法学と開発を同時に学び 国際機関での活躍目指す

 学部時代は国際人権問題の弁護士を目指して、法律を学んでいましたが、2年生の時に「法整備支援」という国際協力分野に出合い、それ以来ミャンマーやラオスなどの法整備に関する研究を続けるとともに、関連するセミナーや研究会にも積極的に参加してきました。  

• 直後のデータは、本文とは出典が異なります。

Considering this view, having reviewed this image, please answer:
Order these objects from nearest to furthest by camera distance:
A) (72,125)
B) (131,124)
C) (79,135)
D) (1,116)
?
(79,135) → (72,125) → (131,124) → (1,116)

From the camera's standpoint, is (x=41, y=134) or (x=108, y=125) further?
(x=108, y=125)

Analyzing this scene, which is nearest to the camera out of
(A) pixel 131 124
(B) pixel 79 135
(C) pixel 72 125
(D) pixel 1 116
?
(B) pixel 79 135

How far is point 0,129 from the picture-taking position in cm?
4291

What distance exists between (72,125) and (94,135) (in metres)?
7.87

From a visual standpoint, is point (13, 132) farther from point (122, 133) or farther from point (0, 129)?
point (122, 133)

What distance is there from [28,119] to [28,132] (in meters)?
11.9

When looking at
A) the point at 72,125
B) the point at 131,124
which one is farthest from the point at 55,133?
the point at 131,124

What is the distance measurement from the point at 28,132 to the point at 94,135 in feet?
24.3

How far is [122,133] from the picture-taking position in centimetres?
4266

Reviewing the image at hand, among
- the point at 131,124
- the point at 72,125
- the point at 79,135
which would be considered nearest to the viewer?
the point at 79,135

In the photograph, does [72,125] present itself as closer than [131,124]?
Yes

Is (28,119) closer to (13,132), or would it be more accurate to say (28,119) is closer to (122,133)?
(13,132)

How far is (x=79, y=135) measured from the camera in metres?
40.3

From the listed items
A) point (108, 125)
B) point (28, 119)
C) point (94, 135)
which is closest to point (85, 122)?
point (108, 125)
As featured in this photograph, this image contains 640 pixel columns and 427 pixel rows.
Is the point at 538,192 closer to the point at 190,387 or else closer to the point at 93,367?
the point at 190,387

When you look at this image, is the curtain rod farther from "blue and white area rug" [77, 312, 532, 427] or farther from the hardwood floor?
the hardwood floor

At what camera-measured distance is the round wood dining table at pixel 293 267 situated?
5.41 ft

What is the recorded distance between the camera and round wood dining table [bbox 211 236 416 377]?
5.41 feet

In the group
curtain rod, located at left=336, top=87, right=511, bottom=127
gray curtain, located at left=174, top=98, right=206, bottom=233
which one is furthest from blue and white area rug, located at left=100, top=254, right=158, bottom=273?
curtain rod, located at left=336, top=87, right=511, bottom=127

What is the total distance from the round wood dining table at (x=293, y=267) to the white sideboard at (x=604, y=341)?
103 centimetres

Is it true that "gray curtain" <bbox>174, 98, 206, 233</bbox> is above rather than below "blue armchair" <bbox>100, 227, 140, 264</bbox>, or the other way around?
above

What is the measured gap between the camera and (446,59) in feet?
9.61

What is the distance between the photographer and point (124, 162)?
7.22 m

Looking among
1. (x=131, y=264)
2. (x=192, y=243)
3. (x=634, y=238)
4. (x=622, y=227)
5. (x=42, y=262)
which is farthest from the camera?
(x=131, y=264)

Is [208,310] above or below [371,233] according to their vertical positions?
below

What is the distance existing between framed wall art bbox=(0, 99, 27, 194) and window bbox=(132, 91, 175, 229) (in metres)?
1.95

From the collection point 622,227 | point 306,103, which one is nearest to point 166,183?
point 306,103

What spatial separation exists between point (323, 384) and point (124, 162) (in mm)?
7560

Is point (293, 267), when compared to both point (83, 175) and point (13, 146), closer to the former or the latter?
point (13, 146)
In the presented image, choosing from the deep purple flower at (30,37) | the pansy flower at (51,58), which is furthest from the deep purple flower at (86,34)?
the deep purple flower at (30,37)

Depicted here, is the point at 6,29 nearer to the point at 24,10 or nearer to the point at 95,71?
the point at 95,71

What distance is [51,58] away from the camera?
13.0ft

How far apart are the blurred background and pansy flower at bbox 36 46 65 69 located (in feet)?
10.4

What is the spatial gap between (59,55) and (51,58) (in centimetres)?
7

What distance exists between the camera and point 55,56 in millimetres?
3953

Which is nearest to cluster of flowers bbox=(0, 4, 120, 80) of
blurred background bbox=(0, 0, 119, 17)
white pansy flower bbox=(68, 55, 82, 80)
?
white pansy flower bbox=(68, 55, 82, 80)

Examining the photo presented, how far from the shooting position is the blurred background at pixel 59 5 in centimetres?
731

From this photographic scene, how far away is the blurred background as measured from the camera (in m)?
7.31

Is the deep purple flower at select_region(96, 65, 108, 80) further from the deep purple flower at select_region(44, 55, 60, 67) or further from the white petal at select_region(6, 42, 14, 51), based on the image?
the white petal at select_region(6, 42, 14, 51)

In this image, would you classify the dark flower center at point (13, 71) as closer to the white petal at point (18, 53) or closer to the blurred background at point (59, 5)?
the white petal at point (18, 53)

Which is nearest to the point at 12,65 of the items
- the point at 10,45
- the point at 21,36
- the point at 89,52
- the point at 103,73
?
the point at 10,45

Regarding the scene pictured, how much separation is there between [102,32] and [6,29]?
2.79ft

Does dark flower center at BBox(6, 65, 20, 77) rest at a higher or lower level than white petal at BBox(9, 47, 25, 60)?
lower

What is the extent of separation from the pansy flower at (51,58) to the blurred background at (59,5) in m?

 また、実際に現場を体験したいという思いから、国際的な人権問題に取り組むNGOにインターンとして飛び込み、第一線の弁護士やスタッフのみなさんと一緒に活動させていただいたことも、貴重な経験になっています。仕事とプライベートの区別なく、とにかく全精力を挙げて活動に取り組むスタッフの皆さんから、タフな精神力と覚悟のようなものを学びました。もっと専門性を身に付けなければと痛感し、大学院進学を決めたのも、この時の経験が大きかったと思います。  
 横浜国大大学院に進学したのは、「法学」と「開発」の両方を学べるためで、これが本学の強みだと思います。先生方は実務経験を積んだ若い研究者が多く、それぞれのバックグラウンドを背景に、さまざまな意見を聞くことができます。授業は多くの留学生を交えた「参加型」で進められ、事前に何を準備して臨むかが大事なポイントです。  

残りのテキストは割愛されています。